What you give back must match the data character for character.

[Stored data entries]

######

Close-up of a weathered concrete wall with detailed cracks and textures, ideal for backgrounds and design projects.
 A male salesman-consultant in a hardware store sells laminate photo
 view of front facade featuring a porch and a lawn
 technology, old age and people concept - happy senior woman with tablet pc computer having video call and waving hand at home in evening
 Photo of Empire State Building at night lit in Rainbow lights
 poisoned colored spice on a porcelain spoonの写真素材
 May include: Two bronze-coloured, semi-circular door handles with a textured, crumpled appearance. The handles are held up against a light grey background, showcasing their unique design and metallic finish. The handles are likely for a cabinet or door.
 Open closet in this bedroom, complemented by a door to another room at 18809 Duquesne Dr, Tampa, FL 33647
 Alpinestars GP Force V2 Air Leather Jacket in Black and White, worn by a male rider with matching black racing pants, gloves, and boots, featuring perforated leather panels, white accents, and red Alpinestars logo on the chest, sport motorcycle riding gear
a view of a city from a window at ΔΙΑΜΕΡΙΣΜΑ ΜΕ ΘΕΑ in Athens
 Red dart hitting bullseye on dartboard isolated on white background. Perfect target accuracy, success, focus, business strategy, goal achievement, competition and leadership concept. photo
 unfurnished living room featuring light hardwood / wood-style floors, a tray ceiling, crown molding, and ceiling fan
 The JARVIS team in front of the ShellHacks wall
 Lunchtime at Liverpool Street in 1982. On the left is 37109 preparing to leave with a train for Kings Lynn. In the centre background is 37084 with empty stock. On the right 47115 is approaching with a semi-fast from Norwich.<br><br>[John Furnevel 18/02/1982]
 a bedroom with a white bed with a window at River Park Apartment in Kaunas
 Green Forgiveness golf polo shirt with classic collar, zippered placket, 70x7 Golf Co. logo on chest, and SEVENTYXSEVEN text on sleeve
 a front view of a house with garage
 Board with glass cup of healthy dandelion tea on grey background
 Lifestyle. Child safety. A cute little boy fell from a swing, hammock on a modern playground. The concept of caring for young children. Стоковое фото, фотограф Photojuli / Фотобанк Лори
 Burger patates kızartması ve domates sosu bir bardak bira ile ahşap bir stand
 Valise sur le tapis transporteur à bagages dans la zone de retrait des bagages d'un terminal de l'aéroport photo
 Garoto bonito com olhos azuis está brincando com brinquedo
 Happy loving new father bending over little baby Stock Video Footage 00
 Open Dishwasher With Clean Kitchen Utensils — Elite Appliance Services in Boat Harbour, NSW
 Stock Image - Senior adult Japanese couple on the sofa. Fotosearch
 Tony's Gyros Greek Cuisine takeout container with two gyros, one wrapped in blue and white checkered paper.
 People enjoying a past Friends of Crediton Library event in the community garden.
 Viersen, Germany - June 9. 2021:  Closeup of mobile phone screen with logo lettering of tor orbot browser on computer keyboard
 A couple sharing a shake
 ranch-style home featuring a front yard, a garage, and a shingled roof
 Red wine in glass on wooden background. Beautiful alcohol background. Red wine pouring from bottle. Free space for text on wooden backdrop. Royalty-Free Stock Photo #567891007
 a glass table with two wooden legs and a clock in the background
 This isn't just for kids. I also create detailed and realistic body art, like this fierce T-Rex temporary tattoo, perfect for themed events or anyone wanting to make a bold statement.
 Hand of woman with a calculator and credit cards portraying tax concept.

######

ANSWER TO THIS EXERCISE:
Close-up of a weathered concrete wall with detailed cracks and textures, ideal for backgrounds and design projects.
 A male salesman-consultant in a hardware store sells laminate photo
 view of front facade featuring a porch and a lawn
 technology, old age and people concept - happy senior woman with tablet pc computer having video call and waving hand at home in evening
 Photo of Empire State Building at night lit in Rainbow lights
 poisoned colored spice on a porcelain spoonの写真素材
 May include: Two bronze-coloured, semi-circular door handles with a textured, crumpled appearance. The handles are held up against a light grey background, showcasing their unique design and metallic finish. The handles are likely for a cabinet or door.
 Open closet in this bedroom, complemented by a door to another room at 18809 Duquesne Dr, Tampa, FL 33647
 Alpinestars GP Force V2 Air Leather Jacket in Black and White, worn by a male rider with matching black racing pants, gloves, and boots, featuring perforated leather panels, white accents, and red Alpinestars logo on the chest, sport motorcycle riding gear
a view of a city from a window at ΔΙΑΜΕΡΙΣΜΑ ΜΕ ΘΕΑ in Athens
 Red dart hitting bullseye on dartboard isolated on white background. Perfect target accuracy, success, focus, business strategy, goal achievement, competition and leadership concept. photo
 unfurnished living room featuring light hardwood / wood-style floors, a tray ceiling, crown molding, and ceiling fan
 The JARVIS team in front of the ShellHacks wall
 Lunchtime at Liverpool Street in 1982. On the left is 37109 preparing to leave with a train for Kings Lynn. In the centre background is 37084 with empty stock. On the right 47115 is approaching with a semi-fast from Norwich.<br><br>[John Furnevel 18/02/1982]
 a bedroom with a white bed with a window at River Park Apartment in Kaunas
 Green Forgiveness golf polo shirt with classic collar, zippered placket, 70x7 Golf Co. logo on chest, and SEVENTYXSEVEN text on sleeve
 a front view of a house with garage
 Board with glass cup of healthy dandelion tea on grey background
 Lifestyle. Child safety. A cute little boy fell from a swing, hammock on a modern playground. The concept of caring for young children. Стоковое фото, фотограф Photojuli / Фотобанк Лори
 Burger patates kızartması ve domates sosu bir bardak bira ile ahşap bir stand
 Valise sur le tapis transporteur à bagages dans la zone de retrait des bagages d'un terminal de l'aéroport photo
 Garoto bonito com olhos azuis está brincando com brinquedo
 Happy loving new father bending over little baby Stock Video Footage 00
 Open Dishwasher With Clean Kitchen Utensils — Elite Appliance Services in Boat Harbour, NSW
 Stock Image - Senior adult Japanese couple on the sofa. Fotosearch
 Tony's Gyros Greek Cuisine takeout container with two gyros, one wrapped in blue and white checkered paper.
 People enjoying a past Friends of Crediton Library event in the community garden.
 Viersen, Germany - June 9. 2021:  Closeup of mobile phone screen with logo lettering of tor orbot browser on computer keyboard
 A couple sharing a shake
 ranch-style home featuring a front yard, a garage, and a shingled roof
 Red wine in glass on wooden background. Beautiful alcohol background. Red wine pouring from bottle. Free space for text on wooden backdrop. Royalty-Free Stock Photo #567891007
 a glass table with two wooden legs and a clock in the background
 This isn't just for kids. I also create detailed and realistic body art, like this fierce T-Rex temporary tattoo, perfect for themed events or anyone wanting to make a bold statement.
 Hand of woman with a calculator and credit cards portraying tax concept.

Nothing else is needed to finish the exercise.